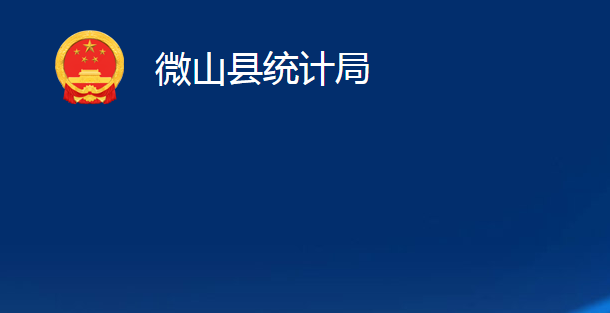 微山县统计局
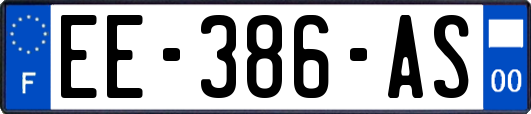 F
EE-386-AS
00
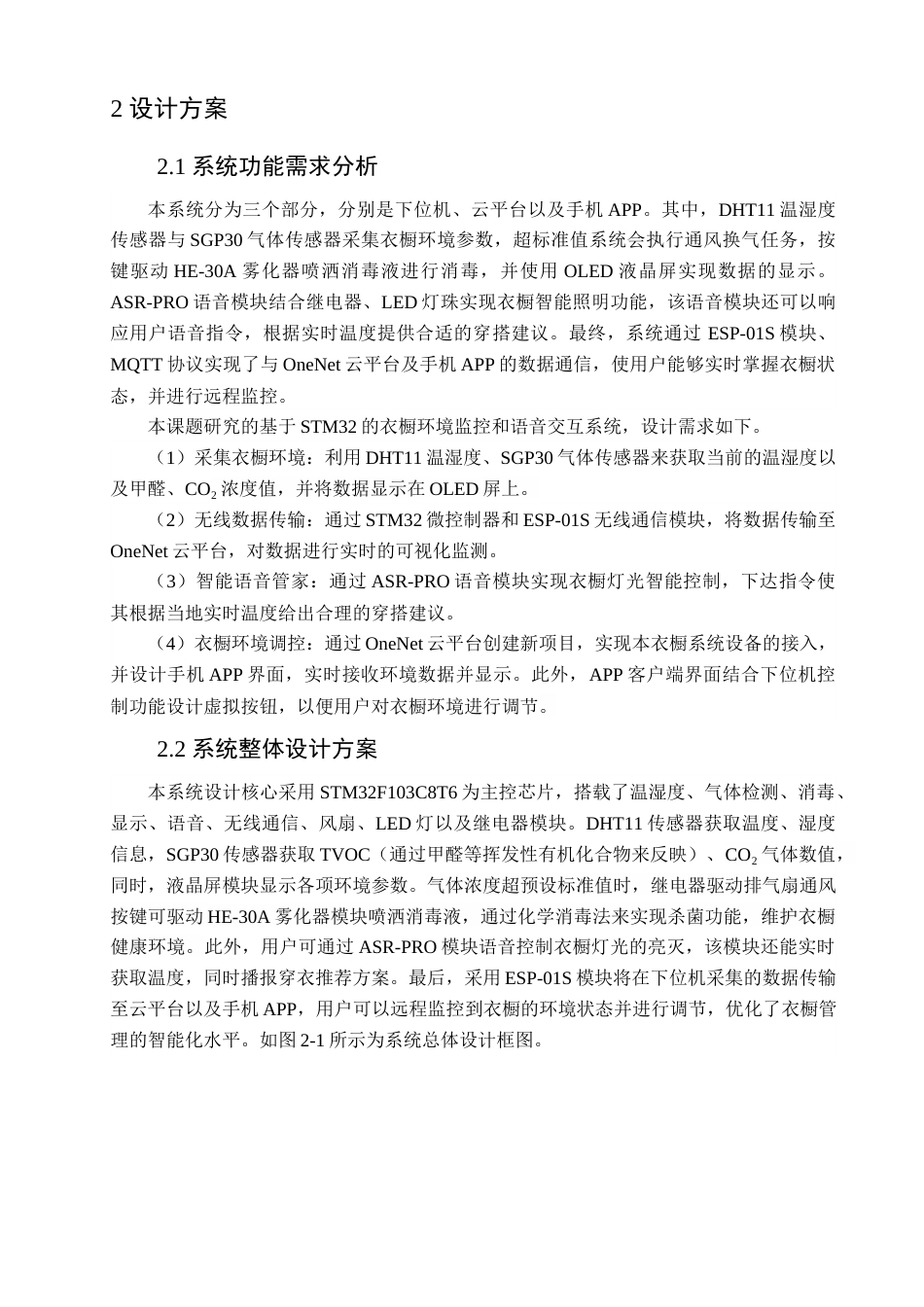 2 设计方案

2.1 系统功能需求分析

本系统分为三个部分，分别是下位机、云平台以及手机 APP。其中，DHT11 温湿度传感器与 SGP30 气体传感器采集衣橱环境参数，超标准值系统会执行通风换气任务，按键驱动 HE-30A 雾化器喷洒消毒液进行消毒，并使用 OLED 液晶屏实现数据的显示。ASR-PRO 语音模块结合继电器、LED 灯珠实现衣橱智能照明功能，该语音模块还可以响应用户语音指令，根据实时温度提供合适的穿搭建议。最终，系统通过 ESP-01S 模块、MQTT 协议实现了与 OneNet 云平台及手机 APP 的数据通信，使用户能够实时掌握衣橱状态，并进行远程监控。

本课题研究的基于 STM32 的衣橱环境监控和语音交互系统，设计需求如下。

（1）采集衣橱环境：利用 DHT11 温湿度、SGP30 气体传感器来获取当前的温湿度以及甲醛、$CO_2$ 浓度值，并将数据显示在 OLED 屏上。

（2）无线数据传输：通过 STM32 微控制器和 ESP-01S 无线通信模块，将数据传输至 OneNet 云平台，对数据进行实时的可视化监测。

（3）智能语音管家：通过 ASR-PRO 语音模块实现衣橱灯光智能控制，下达指令使其根据当地实时温度给出合理的穿搭建议。

（4）衣橱环境调控：通过 OneNet 云平台创建新项目，实现本衣橱系统设备的接入，并设计手机 APP 界面，实时接收环境数据并显示。此外，APP 客户端界面结合下位机控制功能设计虚拟按钮，以便用户对衣橱环境进行调节。

2.2 系统整体设计方案

本系统设计核心采用 STM32F103C8T6 为主控芯片，搭载了温湿度、气体检测、消毒、显示、语音、无线通信、风扇、LED 灯以及继电器模块。DHT11 传感器获取温度、湿度信息，SGP30 传感器获取 TVOC（通过甲醛等挥发性有机化合物来反映）、$CO_2$ 气体数值，同时，液晶屏模块显示各项环境参数。气体浓度超预设标准值时，继电器驱动排气扇通风按键可驱动 HE-30A 雾化器模块喷洒消毒液，通过化学消毒法来实现杀菌功能，维护衣橱健康环境。此外，用户可通过 ASR-PRO 模块语音控制衣橱灯光的亮灭，该模块还能实时获取温度，同时播报穿衣推荐方案。最后，采用 ESP-01S 模块将在下位机采集的数据传输至云平台以及手机 APP，用户可以远程监控到衣橱的环境状态并进行调节，优化了衣橱管理的智能化水平。如图 2-1 所示为系统总体设计框图。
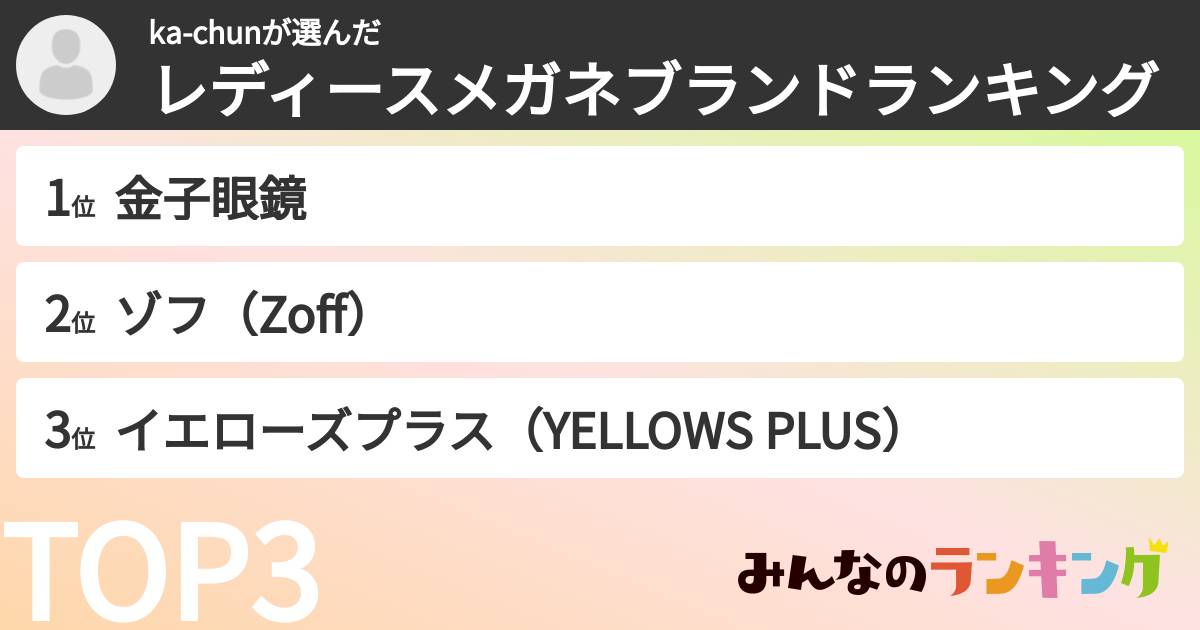 ka-chunが選んだ
レディースメガネブランドランキング

1位 金子眼鏡

2位 ゾフ（Zoff）

3位 イエローズプラス（YELLOWS PLUS）

TOP3

みんなのランキング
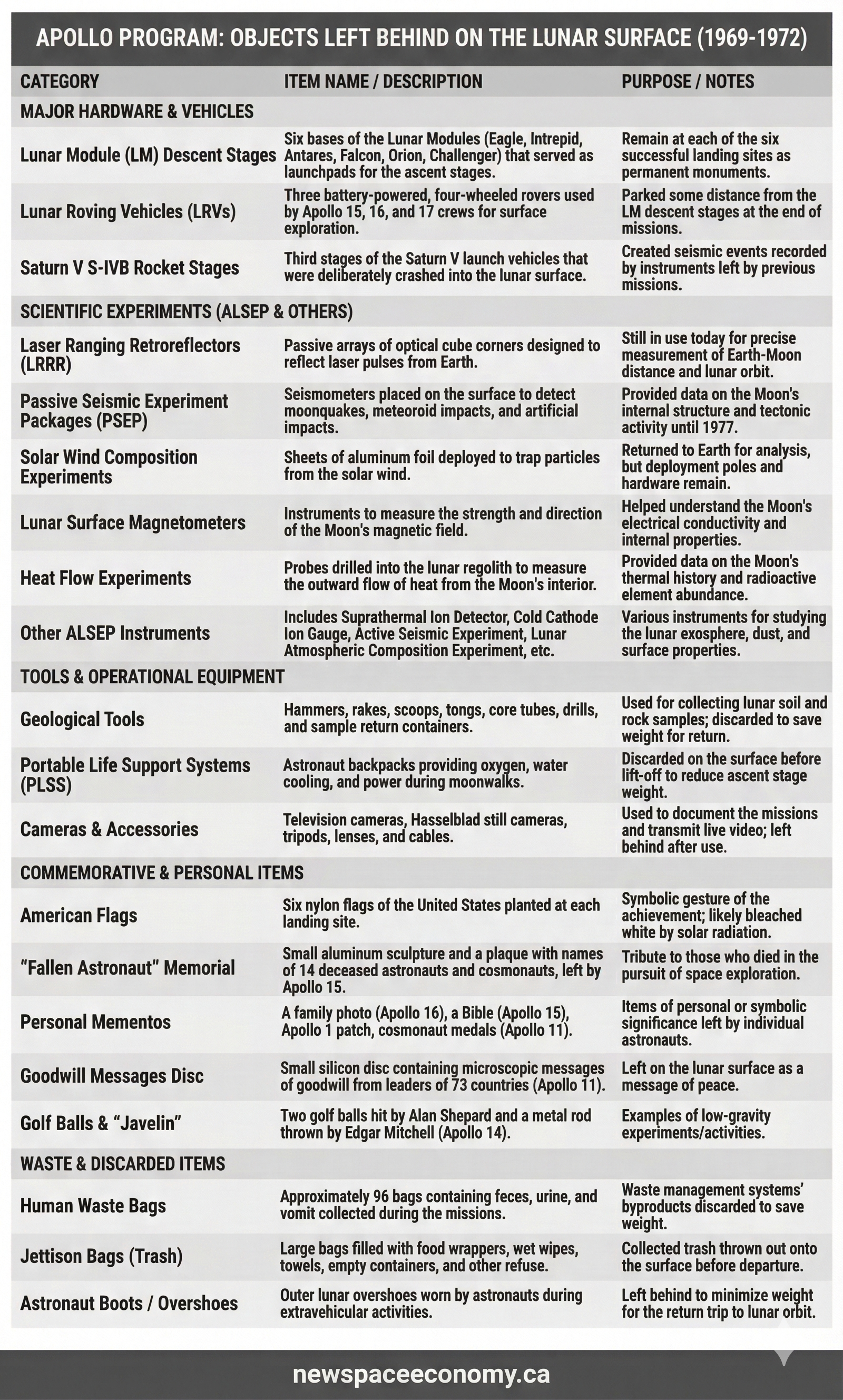 APOLLO PROGRAM: OBJECTS LEFT BEHIND ON THE LUNAR SURFACE (1969-1972)

| CATEGORY | ITEM NAME / DESCRIPTION | PURPOSE / NOTES |
|---|---|---|
| MAJOR HARDWARE & VEHICLES | | |
| Lunar Module (LM) Descent Stages | Six bases of the Lunar Modules (Eagle, Intrepid, Antares, Falcon, Orion, Challenger) that served as launchpads for the ascent stages. | Remain at each of the six successful landing sites as permanent monuments. |
| Lunar Roving Vehicles (LRVs) | Three battery-powered, four-wheeled rovers used by Apollo 15, 16, and 17 crews for surface exploration. | Parked some distance from the LM descent stages at the end of missions. |
| Saturn V S-IVB Rocket Stages | Third stages of the Saturn V launch vehicles that were deliberately crashed into the lunar surface. | Created seismic events recorded by instruments left by previous missions. |
| SCIENTIFIC EXPERIMENTS (ALSEP & OTHERS) | | |
| Laser Ranging Retroreflectors (LRRR) | Passive arrays of optical cube corners designed to reflect laser pulses from Earth. | Still in use today for precise measurement of Earth-Moon distance and lunar orbit. |
| Passive Seismic Experiment Packages (PSEP) | Seismometers placed on the surface to detect moonquakes, meteoroid impacts, and artificial impacts. | Provided data on the Moon's internal structure and tectonic activity until 1977. |
| Solar Wind Composition Experiments | Sheets of aluminum foil deployed to trap particles from the solar wind. | Returned to Earth for analysis, but deployment poles and hardware remain. |
| Lunar Surface Magnetometers | Instruments to measure the strength and direction of the Moon's magnetic field. | Helped understand the Moon's electrical conductivity and internal properties. |
| Heat Flow Experiments | Probes drilled into the lunar regolith to measure the outward flow of heat from the Moon's interior. | Provided data on the Moon's thermal history and radioactive element abundance. |
| Other ALSEP Instruments | Includes Suprathermal Ion Detector, Cold Cathode Ion Gauge, Active Seismic Experiment, Lunar Atmospheric Composition Experiment, etc. | Various instruments for studying the lunar exosphere, dust, and surface properties. |
| TOOLS & OPERATIONAL EQUIPMENT | | |
| Geological Tools | Hammers, rakes, scoops, tongs, core tubes, drills, and sample return containers. | Used for collecting lunar soil and rock samples; discarded to save weight for return. |
| Portable Life Support Systems (PLSS) | Astronaut backpacks providing oxygen, water cooling, and power during moonwalks. | Discarded on the surface before lift-off to reduce ascent stage weight. |
| Cameras & Accessories | Television cameras, Hasselblad still cameras, tripods, lenses, and cables. | Used to document the missions and transmit live video; left behind after use. |
| COMMEMORATIVE & PERSONAL ITEMS | | |
| American Flags | Six nylon flags of the United States planted at each landing site. | Symbolic gesture of the achievement; likely bleached white by solar radiation. |
| "Fallen Astronaut" Memorial | Small aluminum sculpture and a plaque with names of 14 deceased astronauts and cosmonauts, left by Apollo 15. | Tribute to those who died in the pursuit of space exploration. |
| Personal Mementos | A family photo (Apollo 16), a Bible (Apollo 15), Apollo 1 patch, cosmonaut medals (Apollo 11). | Items of personal or symbolic significance left by individual astronauts. |
| Goodwill Messages Disc | Small silicon disc containing microscopic messages of goodwill from leaders of 73 countries (Apollo 11). | Left on the lunar surface as a message of peace. |
| Golf Balls & "Javelin" | Two golf balls hit by Alan Shepard and a metal rod thrown by Edgar Mitchell (Apollo 14). | Examples of low-gravity experiments/activities. |
| WASTE & DISCARDED ITEMS | | |
| Human Waste Bags | Approximately 96 bags containing feces, urine, and vomit collected during the missions. | Waste management systems' byproducts discarded to save weight. |
| Jettison Bags (Trash) | Large bags filled with food wrappers, wet wipes, towels, empty containers, and other refuse. | Collected trash thrown out onto the surface before departure. |
| Astronaut Boots / Overshoes | Outer lunar overshoes worn by astronauts during extravehicular activities. | Left behind to minimize weight for the return trip to lunar orbit. |

newspaceeconomy.ca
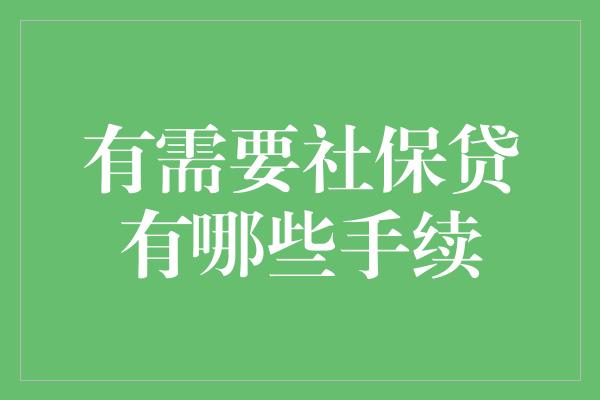 有需要社保贷
有哪些手续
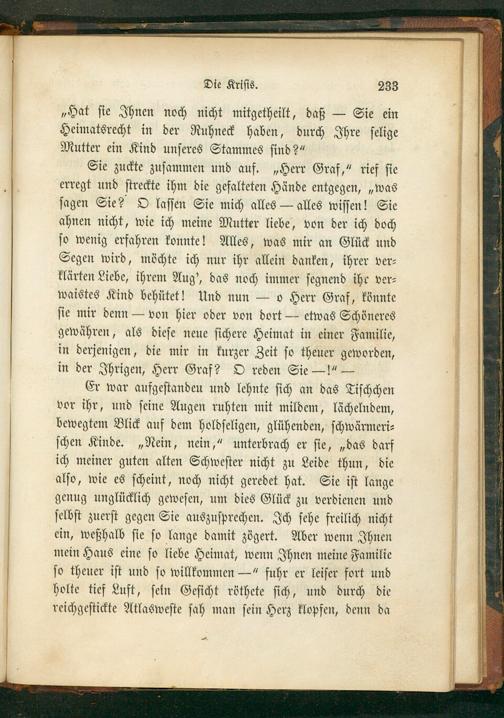 Die Krisis. 233

„Hat sie Ihnen noch nicht mitgetheilt, daß — Sie ein Heimatsrecht in der Ruhneck haben, durch Ihre selige Mutter ein Kind unseres Stammes sind?“

Sie zuckte zusammen und auf. „Herr Graf,“ rief sie erregt und streckte ihm die gefalteten Hände entgegen, „was sagen Sie? O lassen Sie mich alles — alles wissen! Sie ahnen nicht, wie ich meine Mutter liebe, von der ich doch so wenig erfahren konnte! Alles, was mir an Glück und Segen wird, möchte ich nur ihr allein danken, ihrer verklärten Liebe, ihrem Aug', das noch immer segnend ihr verwaistes Kind behütet! Und nun — o Herr Graf, könnte sie mir denn — von hier oder von dort — etwas Schöneres gewähren, als diese neue sichere Heimat in einer Familie, in derjenigen, die mir in kurzer Zeit so theuer geworden, in der Ihrigen, Herr Graf? O reden Sie —!“ —

Er war aufgestanden und lehnte sich an das Tischchen vor ihr, und seine Augen ruhten mit mildem, lächelndem, bewegtem Blick auf dem holdseligen, glühenden, schwärmerischen Kinde. „Nein, nein,“ unterbrach er sie, „das darf ich meiner guten alten Schwester nicht zu Leide thun, die also, wie es scheint, noch nicht geredet hat. Sie ist lange genug unglücklich gewesen, um dies Glück zu verdienen und selbst zuerst gegen Sie auszusprechen. Ich sehe freilich nicht ein, weßhalb sie so lange damit zögert. Aber wenn Ihnen mein Haus eine so liebe Heimat, wenn Ihnen meine Familie so theuer ist und so willkommen —“ fuhr er leiser fort und holte tief Luft, sein Gesicht röthete sich, und durch die reichgestickte Atlasweste sah man sein Herz klopfen, denn da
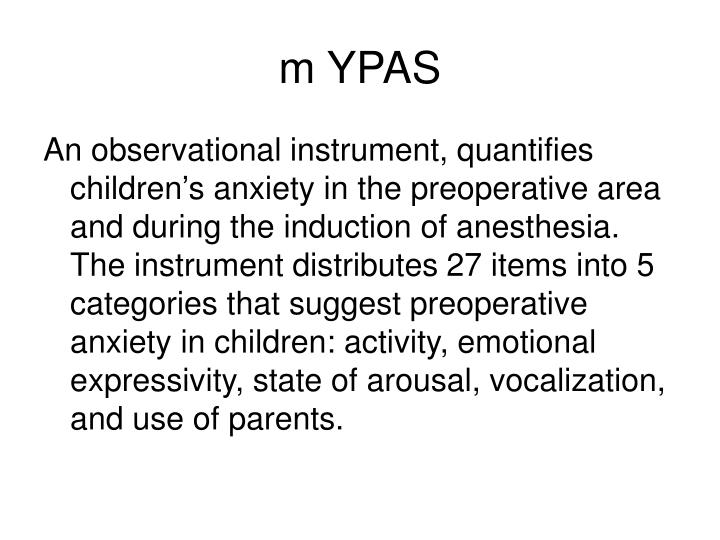 m YPAS

An observational instrument, quantifies children’s anxiety in the preoperative area and during the induction of anesthesia. The instrument distributes 27 items into 5 categories that suggest preoperative anxiety in children: activity, emotional expressivity, state of arousal, vocalization, and use of parents.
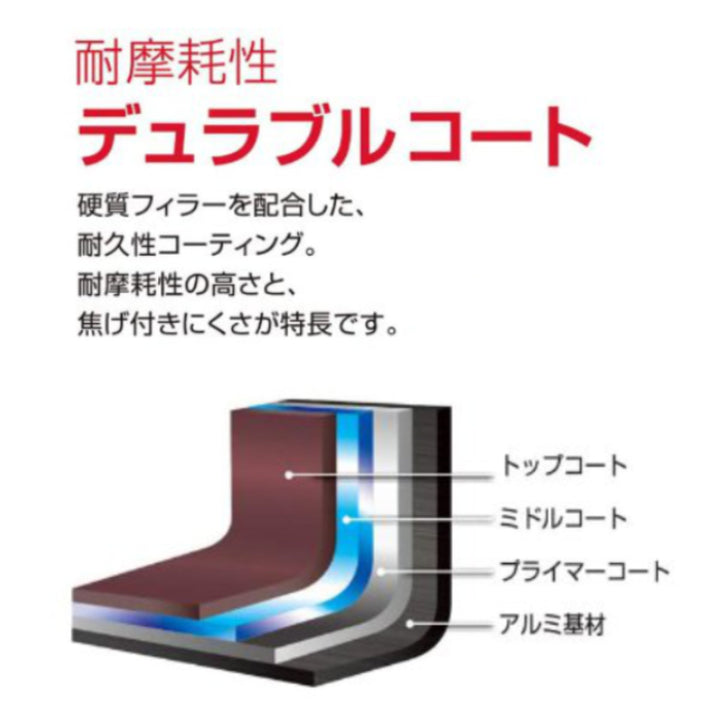 耐摩耗性
デュラブルコート

硬質フィラーを配合した、
耐久性コーティング。
耐摩耗性の高さと、
焦げ付きにくさが特長です。

トップコート
ミドルコート
プライマーコート
アルミ基材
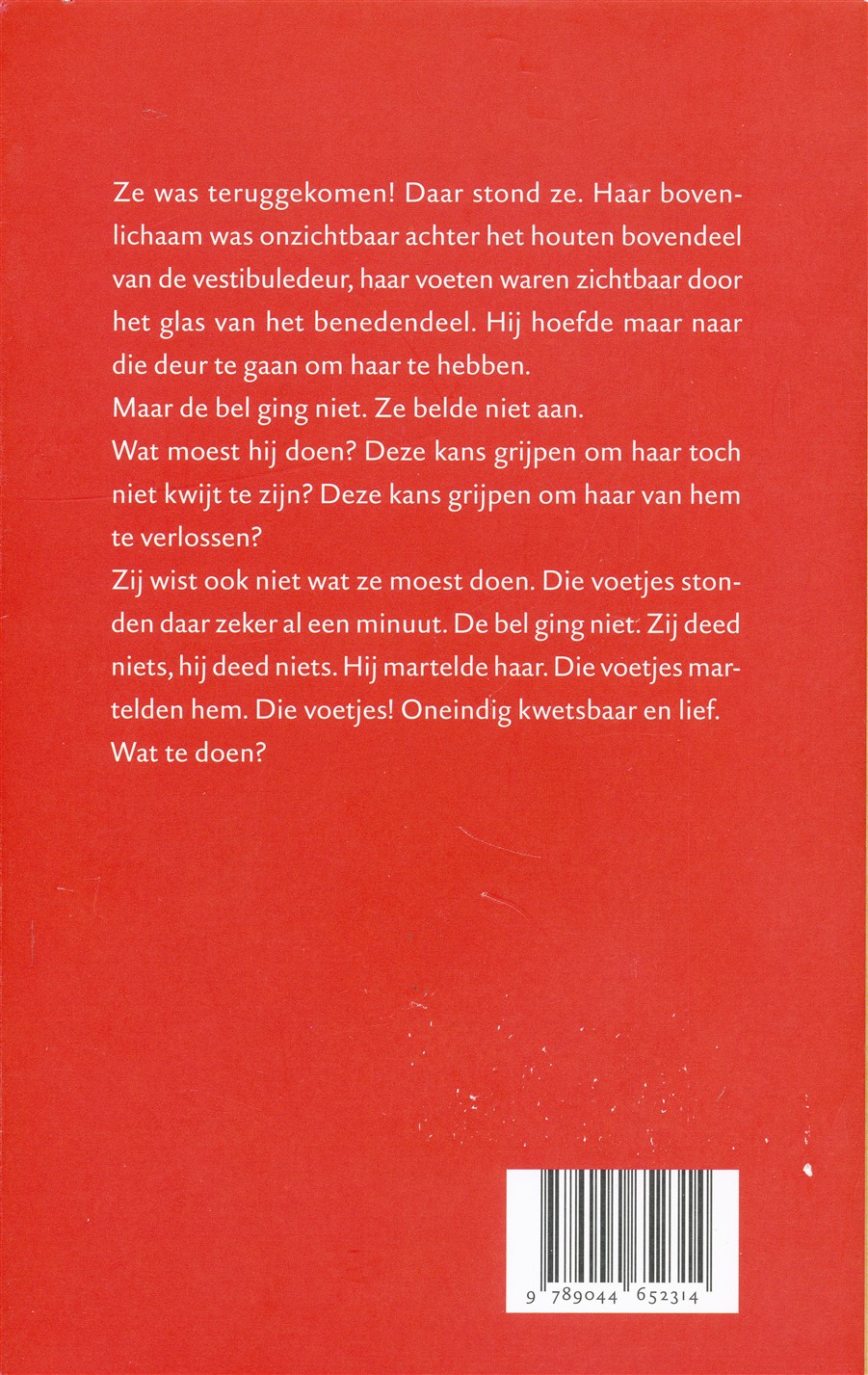 Ze was teruggekomen! Daar stond ze. Haar bovenlichaam was onzichtbaar achter het houten bovendeel van de vestibuledeur, haar voeten waren zichtbaar door het glas van het benedendeel. Hij hoefde maar naar die deur te gaan om haar te hebben.
Maar de bel ging niet. Ze belde niet aan.
Wat moest hij doen? Deze kans grijpen om haar toch niet kwijt te zijn? Deze kans grijpen om haar van hem te verlossen?
Zij wist ook niet wat ze moest doen. Die voetjes stonden daar zeker al een minuut. De bel ging niet. Zij deed niets, hij deed niets. Hij martelde haar. Die voetjes martelden hem. Die voetjes! Oneindig kwetsbaar en lief. Wat te doen?

9 789044 652314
___
**Task description**
The number of lines above where the word "each" occurs, and only that number, is the answer.

**Final answer**
2